De nouveaux biens appartenant à la famille Bongo saisis en France

L'ex-président Omar Bongo Ondimba est mort en 2009.
© (Photo : Présidence du Gabon)

Selon le magazine «Challenges», six villas achetées en France par le président gabonais, aujourd'hui disparu, Omar Bongo, auraient été saisies dans le cadre de la vaste enquête sur les biens mal acquis, une investigation sur le patrimoine immobilier acquis en France par des présidents africains.

Le magazine Challenges parle de six villas achetées dans les années 1970-1980. Situées dans le quartier huppé de Cimiez Cap de Croix à Nice, leur valeur serait estimée à 8 millions d'euros.
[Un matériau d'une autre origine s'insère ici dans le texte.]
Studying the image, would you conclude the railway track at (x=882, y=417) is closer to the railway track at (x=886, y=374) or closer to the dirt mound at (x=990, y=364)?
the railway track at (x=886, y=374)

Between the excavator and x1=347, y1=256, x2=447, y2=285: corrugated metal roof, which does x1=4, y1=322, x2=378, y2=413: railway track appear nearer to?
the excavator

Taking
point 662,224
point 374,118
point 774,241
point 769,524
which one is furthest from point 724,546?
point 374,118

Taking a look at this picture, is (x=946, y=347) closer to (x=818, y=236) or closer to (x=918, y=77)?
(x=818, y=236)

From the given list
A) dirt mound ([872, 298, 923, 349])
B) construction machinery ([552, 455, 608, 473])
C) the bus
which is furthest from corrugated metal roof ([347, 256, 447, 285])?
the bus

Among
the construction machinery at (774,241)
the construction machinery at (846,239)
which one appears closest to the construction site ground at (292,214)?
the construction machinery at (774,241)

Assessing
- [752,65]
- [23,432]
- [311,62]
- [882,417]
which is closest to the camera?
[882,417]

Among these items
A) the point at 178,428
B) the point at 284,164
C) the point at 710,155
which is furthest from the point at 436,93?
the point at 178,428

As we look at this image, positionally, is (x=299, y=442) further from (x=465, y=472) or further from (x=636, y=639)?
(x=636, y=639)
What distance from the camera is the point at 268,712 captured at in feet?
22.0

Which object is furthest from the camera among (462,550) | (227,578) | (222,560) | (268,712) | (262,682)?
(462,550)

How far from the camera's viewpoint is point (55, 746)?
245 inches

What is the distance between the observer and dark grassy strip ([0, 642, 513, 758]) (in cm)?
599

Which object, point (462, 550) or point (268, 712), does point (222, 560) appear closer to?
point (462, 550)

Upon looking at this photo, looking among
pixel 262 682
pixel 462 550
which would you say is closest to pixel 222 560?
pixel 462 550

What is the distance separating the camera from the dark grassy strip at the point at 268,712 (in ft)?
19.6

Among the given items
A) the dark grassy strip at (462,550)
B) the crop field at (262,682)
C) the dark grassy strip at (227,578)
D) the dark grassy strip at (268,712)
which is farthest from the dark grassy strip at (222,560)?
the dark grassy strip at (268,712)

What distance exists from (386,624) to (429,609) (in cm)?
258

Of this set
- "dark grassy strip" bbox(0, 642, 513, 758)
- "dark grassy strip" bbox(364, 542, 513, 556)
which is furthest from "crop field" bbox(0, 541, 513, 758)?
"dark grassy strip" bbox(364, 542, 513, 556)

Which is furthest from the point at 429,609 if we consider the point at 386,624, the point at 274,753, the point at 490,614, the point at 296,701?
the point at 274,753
Cette saisie ordonnée par le juge Roger Le Loire aurait été réalisée par l'Office central de répression de la grande délinquance financière.
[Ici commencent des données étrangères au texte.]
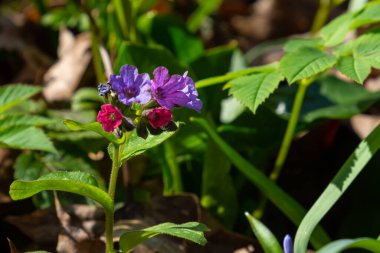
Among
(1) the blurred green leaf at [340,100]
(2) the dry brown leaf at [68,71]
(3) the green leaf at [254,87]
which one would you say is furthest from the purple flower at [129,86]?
(2) the dry brown leaf at [68,71]

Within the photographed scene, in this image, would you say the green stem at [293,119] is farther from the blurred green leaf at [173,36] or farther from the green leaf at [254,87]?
the blurred green leaf at [173,36]

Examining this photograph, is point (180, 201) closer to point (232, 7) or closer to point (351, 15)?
point (351, 15)

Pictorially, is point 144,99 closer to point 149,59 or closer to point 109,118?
point 109,118

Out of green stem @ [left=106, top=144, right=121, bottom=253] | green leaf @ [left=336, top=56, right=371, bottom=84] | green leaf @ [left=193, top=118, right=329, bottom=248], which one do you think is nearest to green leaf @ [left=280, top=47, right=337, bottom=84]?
green leaf @ [left=336, top=56, right=371, bottom=84]

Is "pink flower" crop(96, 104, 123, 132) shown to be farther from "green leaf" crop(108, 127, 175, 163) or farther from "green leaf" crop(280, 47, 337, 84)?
"green leaf" crop(280, 47, 337, 84)

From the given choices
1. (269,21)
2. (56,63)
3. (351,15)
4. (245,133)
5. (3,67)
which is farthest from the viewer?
(269,21)

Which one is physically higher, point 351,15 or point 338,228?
point 351,15

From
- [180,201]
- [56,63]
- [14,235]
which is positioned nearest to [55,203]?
[14,235]
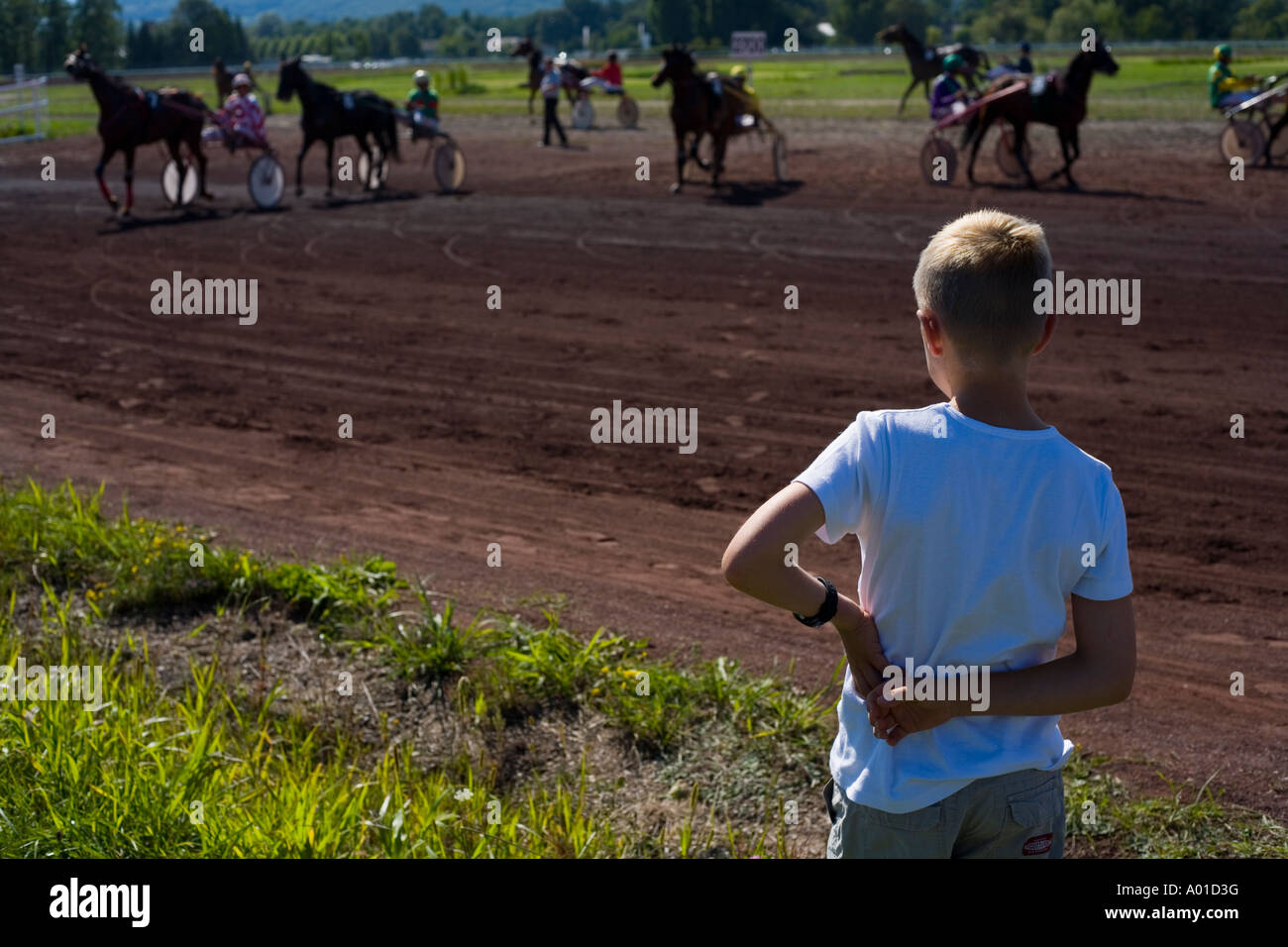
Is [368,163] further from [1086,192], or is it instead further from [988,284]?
[988,284]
Avocat des parties civiles, Maître Bourdon estime que « le périmètre des saisies s'élargit et qu'il atteint des montants considérables ». Il ajoute que des personnes suspectées de blanchiment ont été mises en examen.

Une succession opaque

Néanmoins, le feuilleton judiciaire s'annonce encore long. « Après la mort d'Omar Bongo, une succession opaque s'est ouverte avec de nombreux ayants droit. Tout cela va compliquer le traçage des flux », explique l'avocat.
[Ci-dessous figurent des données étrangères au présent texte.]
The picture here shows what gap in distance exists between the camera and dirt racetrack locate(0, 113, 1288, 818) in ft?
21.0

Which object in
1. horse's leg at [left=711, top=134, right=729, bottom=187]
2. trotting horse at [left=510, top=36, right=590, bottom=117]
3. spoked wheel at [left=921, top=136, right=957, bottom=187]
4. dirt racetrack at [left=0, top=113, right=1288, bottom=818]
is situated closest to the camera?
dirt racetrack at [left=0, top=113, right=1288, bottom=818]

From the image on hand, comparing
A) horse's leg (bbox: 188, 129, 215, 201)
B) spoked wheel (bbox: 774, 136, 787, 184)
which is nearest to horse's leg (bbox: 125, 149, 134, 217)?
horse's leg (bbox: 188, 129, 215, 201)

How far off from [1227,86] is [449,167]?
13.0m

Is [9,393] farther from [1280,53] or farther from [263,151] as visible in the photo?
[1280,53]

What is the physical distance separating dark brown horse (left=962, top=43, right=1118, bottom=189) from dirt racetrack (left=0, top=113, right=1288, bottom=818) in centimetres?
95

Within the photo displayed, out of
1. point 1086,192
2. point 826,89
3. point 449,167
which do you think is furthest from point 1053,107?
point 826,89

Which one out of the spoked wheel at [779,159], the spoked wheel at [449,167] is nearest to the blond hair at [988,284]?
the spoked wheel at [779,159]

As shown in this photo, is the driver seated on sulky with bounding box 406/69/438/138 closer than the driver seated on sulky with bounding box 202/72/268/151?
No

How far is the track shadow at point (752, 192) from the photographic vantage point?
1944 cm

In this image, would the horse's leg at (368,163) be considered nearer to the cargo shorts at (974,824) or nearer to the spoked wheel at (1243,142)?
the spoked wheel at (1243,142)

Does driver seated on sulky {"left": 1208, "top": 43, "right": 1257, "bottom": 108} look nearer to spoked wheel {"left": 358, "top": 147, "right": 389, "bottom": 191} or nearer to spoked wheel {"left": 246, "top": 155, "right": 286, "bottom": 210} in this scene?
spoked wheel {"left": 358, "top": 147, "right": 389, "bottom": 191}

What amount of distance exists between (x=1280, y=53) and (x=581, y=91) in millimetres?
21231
Interrogé, Maître Dumont Beghi, avocate de la famille Bongo, dit ne pas être au courant. Elle s'interroge, car selon elle, la saisie doit être signifiée par ordonnance au propriétaire. Enfin, elle rappelle que le président actuel, Ali Bongo, avait annoncé en 2015 que sa part d'héritage serait versée à une fondation pour la jeunesse et l’éducation.

Ali Bongo s'était aussi engagé à transformer une propriété de Libreville en université et céder à l’Etat gabonais pour un franc symbolique deux hôtels particuliers parisiens ayant appartenu à Omar Bongo.

L'un d'eux, rue Edmond Valentin, aurait été saisi il y a quelques semaines. Au printemps 2016, la Villa St Ange, à Nice, et deux autres hôtels particuliers parisiens avaient subi le même sort.